My
course in this business is as plain as two and two make four. I have got
the money, and I should be a born idiot if I parted with it. There is my
point of view! Simple enough, isn't it? I don't stand on my dignity; I
don't meet you with the law, which is all on my side; I don't blame
your coming here, as a total stranger, to try and alter my resolution;
I don't blame the two girls for wanting to dip their fingers into my
purse. All I say is, I am not fool enough to open it. _Pas si bete_, as
we used to say in the English circle at Zurich. You understand French,
Miss Garth? _Pas si bete!_" He set aside his plate of strawberries once
more, and daintily dried his fingers on his fine white napkin.
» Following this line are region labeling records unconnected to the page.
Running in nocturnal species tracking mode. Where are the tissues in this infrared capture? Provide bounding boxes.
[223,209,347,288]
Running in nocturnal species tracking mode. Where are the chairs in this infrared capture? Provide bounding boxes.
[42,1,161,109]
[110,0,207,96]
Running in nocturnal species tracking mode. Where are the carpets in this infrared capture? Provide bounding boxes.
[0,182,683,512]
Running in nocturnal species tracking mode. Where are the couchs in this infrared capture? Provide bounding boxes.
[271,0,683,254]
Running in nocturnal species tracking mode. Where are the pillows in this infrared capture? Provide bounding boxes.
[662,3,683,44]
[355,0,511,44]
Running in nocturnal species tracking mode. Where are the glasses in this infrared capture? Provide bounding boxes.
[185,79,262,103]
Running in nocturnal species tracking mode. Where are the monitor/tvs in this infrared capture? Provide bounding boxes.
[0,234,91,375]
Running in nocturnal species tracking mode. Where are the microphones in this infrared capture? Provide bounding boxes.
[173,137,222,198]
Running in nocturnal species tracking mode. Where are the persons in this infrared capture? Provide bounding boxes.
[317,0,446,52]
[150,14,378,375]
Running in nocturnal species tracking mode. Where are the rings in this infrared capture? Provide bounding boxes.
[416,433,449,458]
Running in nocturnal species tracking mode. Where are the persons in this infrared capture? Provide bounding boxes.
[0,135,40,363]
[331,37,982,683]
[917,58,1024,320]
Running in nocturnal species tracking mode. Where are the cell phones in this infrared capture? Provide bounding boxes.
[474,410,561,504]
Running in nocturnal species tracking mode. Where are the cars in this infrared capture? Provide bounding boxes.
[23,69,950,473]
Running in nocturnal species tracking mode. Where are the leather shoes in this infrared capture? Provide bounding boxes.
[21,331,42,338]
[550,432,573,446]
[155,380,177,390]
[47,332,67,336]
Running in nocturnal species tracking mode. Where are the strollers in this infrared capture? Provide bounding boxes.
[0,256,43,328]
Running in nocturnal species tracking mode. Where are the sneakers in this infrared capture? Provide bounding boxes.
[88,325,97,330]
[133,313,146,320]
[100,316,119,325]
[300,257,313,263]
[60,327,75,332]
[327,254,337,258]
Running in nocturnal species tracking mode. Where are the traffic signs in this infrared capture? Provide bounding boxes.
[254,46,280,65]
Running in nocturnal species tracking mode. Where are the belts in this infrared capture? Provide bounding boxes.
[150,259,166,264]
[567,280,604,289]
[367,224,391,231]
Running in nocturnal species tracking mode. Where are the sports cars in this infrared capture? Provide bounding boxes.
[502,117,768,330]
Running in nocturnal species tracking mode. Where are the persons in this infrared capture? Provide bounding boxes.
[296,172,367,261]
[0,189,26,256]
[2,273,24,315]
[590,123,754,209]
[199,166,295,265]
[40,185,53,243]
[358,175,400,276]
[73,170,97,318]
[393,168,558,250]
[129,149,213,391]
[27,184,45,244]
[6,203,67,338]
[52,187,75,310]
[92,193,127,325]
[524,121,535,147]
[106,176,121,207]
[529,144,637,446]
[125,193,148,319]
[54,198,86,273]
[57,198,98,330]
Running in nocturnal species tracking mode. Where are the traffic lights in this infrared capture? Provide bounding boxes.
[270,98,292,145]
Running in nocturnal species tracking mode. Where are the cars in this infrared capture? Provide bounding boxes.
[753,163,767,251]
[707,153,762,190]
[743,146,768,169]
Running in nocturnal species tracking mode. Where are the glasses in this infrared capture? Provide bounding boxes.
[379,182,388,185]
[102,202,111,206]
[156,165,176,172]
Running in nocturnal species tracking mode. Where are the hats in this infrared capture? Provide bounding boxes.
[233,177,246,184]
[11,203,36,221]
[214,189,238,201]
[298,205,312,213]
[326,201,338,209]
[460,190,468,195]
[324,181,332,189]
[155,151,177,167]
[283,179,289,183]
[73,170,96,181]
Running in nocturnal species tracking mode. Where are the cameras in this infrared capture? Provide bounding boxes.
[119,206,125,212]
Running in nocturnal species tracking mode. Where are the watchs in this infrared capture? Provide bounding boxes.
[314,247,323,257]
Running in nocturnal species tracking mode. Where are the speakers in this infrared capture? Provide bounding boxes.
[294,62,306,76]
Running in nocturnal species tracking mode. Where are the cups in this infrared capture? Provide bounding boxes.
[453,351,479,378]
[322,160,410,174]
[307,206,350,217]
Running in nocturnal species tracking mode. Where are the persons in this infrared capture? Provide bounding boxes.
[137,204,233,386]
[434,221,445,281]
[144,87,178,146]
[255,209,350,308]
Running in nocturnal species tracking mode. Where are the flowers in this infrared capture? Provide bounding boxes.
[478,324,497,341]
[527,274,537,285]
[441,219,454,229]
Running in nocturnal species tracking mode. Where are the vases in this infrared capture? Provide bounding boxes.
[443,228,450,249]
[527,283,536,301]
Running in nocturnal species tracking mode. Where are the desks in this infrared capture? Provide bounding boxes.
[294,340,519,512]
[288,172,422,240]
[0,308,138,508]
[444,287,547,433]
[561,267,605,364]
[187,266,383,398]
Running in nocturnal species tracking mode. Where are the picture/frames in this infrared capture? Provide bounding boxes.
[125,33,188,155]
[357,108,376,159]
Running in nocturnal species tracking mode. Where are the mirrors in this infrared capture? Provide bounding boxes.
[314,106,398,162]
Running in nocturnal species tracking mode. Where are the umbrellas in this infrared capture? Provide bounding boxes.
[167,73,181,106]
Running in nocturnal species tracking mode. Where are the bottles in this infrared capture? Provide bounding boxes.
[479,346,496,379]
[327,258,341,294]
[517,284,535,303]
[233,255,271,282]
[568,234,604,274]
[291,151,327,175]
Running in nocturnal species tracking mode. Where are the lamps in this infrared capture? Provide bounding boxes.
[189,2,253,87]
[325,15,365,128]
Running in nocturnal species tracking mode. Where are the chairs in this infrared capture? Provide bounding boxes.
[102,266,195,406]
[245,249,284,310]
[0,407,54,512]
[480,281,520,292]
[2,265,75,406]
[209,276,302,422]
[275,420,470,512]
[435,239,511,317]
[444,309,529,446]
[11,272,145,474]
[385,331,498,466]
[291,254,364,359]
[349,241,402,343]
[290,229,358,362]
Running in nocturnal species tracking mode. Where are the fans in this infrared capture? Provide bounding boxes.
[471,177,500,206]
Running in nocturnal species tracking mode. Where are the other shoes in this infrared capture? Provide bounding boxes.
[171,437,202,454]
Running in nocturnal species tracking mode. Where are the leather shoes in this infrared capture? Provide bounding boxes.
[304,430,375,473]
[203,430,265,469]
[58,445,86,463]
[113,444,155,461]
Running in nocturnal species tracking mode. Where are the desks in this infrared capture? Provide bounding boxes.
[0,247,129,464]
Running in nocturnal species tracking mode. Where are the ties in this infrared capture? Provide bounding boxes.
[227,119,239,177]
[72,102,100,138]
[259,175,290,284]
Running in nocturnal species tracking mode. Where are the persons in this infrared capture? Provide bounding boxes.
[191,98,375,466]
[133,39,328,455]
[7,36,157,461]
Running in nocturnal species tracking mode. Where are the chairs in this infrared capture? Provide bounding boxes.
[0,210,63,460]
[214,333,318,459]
Magdalen kept her temper. If she could have struck him dead by lifting
her hand at that moment, it is probable she would have lifted it. But
she kept her temper.
"Am I to understand," she asked, "that the last words you have to say in
this matter are the words said for you in Mrs. Lecount's letter!"
"Precisely so," replied Noel Vanstone.
"You have inherited your own father's fortune, as well as the fortune of
Mr. Andrew Vanstone, and yet you feel no obligation to act from motives
of justice or generosity toward these two sisters? All you think it
necessary to say to them is, you have got the money, and you refuse to
part with a single farthing of it?"
"Most accurately stated! Miss Garth, you are a woman of business.